In comparison with the much larger eukaryotic cell, relatively little is known about the structure and spatial organization of the components of bacterial cells. However, as Sriram Subramaniam and Jacqueline Milne discuss on page 666, recent advances in three-dimensional electron tomography are allowing microbiologists to view the surfaces and interiors of bacterial cells with ever increasing clarity. Visualization of large structures such as cytoplasmic filaments, receptor arrays and ribosomes has become possible, and with new image averaging techniques we can now even follow the conformational changes of specific membrane proteins in the context of the native cell membrane.
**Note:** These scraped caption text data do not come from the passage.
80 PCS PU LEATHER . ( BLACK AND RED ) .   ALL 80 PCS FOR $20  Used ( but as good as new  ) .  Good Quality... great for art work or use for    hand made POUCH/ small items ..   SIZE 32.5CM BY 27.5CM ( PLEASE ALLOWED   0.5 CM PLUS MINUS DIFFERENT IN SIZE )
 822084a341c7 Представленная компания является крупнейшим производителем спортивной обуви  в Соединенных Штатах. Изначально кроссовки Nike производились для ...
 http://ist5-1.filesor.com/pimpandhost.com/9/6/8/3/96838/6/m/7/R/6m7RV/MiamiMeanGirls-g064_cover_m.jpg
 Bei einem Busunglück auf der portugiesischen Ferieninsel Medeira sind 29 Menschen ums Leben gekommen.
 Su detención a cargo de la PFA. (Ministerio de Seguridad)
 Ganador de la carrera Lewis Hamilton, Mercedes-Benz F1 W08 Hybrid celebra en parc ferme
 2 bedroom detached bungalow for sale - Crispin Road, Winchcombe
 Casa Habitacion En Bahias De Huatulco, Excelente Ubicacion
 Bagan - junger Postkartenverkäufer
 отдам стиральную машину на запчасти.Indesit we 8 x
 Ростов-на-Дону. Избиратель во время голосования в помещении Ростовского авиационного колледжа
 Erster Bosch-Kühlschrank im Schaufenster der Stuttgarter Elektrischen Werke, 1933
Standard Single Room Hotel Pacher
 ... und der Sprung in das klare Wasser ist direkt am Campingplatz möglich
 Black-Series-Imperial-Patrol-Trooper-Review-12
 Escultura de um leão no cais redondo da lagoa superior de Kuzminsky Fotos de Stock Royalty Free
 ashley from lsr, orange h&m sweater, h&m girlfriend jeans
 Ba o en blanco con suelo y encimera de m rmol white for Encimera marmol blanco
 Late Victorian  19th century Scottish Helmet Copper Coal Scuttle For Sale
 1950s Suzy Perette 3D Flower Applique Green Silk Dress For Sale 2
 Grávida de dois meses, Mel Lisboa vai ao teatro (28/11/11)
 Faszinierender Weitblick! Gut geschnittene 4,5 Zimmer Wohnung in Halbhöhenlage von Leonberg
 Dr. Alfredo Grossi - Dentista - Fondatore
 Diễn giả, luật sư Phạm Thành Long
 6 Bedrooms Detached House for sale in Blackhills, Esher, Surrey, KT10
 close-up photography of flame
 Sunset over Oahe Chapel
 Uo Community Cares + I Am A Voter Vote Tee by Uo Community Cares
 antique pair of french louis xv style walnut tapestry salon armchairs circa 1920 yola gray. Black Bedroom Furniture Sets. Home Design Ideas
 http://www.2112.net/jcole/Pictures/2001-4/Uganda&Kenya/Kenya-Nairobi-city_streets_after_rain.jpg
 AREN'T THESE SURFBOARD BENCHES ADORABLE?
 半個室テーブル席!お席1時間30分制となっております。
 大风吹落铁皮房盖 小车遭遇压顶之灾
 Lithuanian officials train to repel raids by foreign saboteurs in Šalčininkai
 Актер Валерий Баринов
One example of a structure for which electron tomography could help to extend our current understanding is the bacterial Z ring. During cell division, cytokinesis is achieved by the multicomponent divisome machine, the assembly of which is initiated by polymerization of the protein FtsZ into the annular Z ring. In rod-shaped bacteria, this structure forms at the midpoint of the cell and then becomes constricted, eventually giving rise to two identical daughter cells. On page 642, David Adams and Jeff Errington describe the diverse repertoire of accessory proteins that regulate the assembly of FtsZ into the Z ring and integrate information on cell cycle status and the environment.

Another structure ripe for analysis by tomography is the needle-like complex of the type III secretion apparatus used by Pseudomonas aeruginosa, a major cause of health care-associated infections, to inject effector proteins into host cells. On page 654, Alan Hauser describes our current understanding of the type III secretion system components, including the effector proteins that are secreted by the bacterium to manipulate host cell function.